**PROBLEM DESCRIPTION**
Output the stretch of entries from the line that contains "In terms of" through the line that contains "which is it", both ends included, as a JSON list of strings, one per line, leaving out blank lines.

╭──

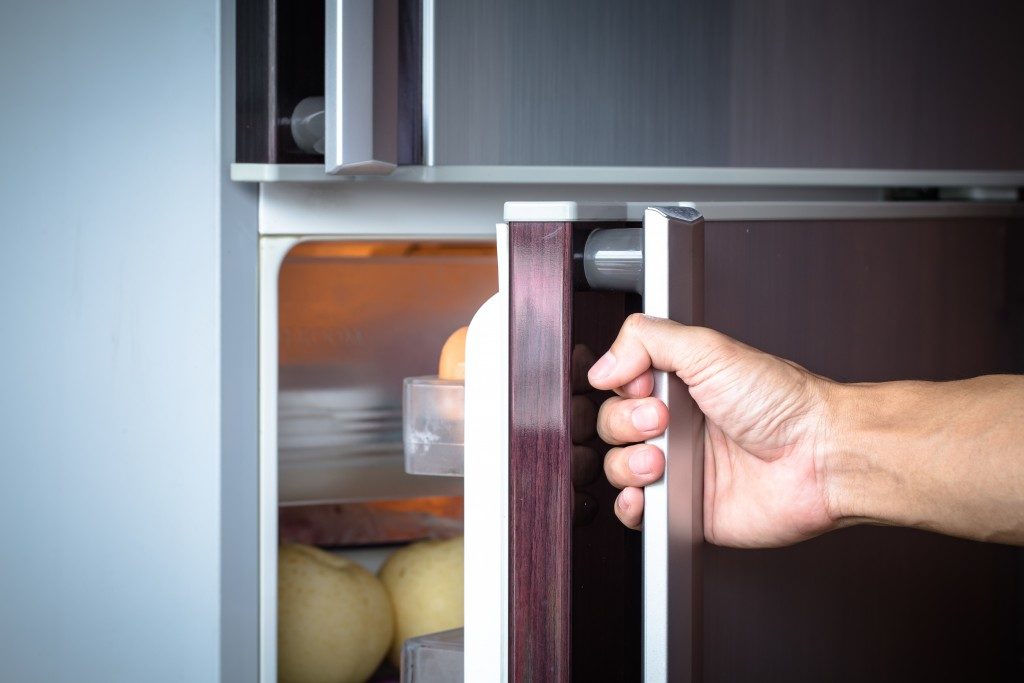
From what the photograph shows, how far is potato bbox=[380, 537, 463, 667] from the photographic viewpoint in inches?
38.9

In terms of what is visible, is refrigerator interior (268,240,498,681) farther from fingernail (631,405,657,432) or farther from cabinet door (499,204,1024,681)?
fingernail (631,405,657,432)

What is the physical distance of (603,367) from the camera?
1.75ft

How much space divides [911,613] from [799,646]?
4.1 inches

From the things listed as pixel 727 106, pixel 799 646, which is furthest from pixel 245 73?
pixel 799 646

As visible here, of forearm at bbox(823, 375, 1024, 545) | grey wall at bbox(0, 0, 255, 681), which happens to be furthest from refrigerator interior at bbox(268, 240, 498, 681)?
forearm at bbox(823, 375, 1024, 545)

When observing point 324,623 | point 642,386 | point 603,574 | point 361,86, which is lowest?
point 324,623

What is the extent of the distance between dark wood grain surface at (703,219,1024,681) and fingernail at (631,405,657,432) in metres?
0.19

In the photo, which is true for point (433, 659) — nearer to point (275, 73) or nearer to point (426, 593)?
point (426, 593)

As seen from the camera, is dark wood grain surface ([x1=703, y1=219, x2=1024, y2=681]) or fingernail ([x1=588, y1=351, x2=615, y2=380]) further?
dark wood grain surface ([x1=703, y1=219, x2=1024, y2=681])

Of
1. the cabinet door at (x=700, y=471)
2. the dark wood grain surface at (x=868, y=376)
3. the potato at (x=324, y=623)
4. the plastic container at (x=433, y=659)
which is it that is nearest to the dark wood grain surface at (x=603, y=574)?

╰──
╭──

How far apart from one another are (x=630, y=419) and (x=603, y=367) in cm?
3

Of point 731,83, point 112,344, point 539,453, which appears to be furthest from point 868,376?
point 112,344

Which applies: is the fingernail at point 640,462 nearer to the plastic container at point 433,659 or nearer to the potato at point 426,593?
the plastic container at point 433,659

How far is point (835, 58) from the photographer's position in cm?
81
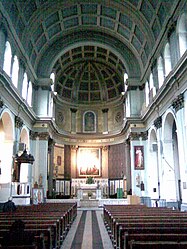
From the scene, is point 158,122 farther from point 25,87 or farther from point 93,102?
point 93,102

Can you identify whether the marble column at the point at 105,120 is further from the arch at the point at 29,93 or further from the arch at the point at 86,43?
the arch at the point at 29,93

╰──

**COMPLETED EXERCISE**
[
  "In terms of what is visible, is refrigerator interior (268,240,498,681) farther from fingernail (631,405,657,432) or farther from cabinet door (499,204,1024,681)?",
  "fingernail (631,405,657,432)",
  "What is the physical distance of (603,367) from the camera?",
  "1.75ft",
  "How much space divides [911,613] from [799,646]?",
  "4.1 inches",
  "From the things listed as pixel 727 106, pixel 799 646, which is furthest from pixel 245 73?",
  "pixel 799 646",
  "As visible here, of forearm at bbox(823, 375, 1024, 545) | grey wall at bbox(0, 0, 255, 681), which happens to be furthest from refrigerator interior at bbox(268, 240, 498, 681)?",
  "forearm at bbox(823, 375, 1024, 545)",
  "When observing point 324,623 | point 642,386 | point 603,574 | point 361,86, which is lowest?",
  "point 324,623",
  "What is the extent of the distance between dark wood grain surface at (703,219,1024,681) and fingernail at (631,405,657,432) in metres?",
  "0.19",
  "In the photo, which is true for point (433, 659) — nearer to point (275, 73) or nearer to point (426, 593)?",
  "point (426, 593)",
  "As seen from the camera, is dark wood grain surface ([x1=703, y1=219, x2=1024, y2=681]) or fingernail ([x1=588, y1=351, x2=615, y2=380]) further?",
  "dark wood grain surface ([x1=703, y1=219, x2=1024, y2=681])",
  "Of",
  "1. the cabinet door at (x=700, y=471)",
  "2. the dark wood grain surface at (x=868, y=376)",
  "3. the potato at (x=324, y=623)",
  "4. the plastic container at (x=433, y=659)",
  "which is it that is nearest to the dark wood grain surface at (x=603, y=574)?"
]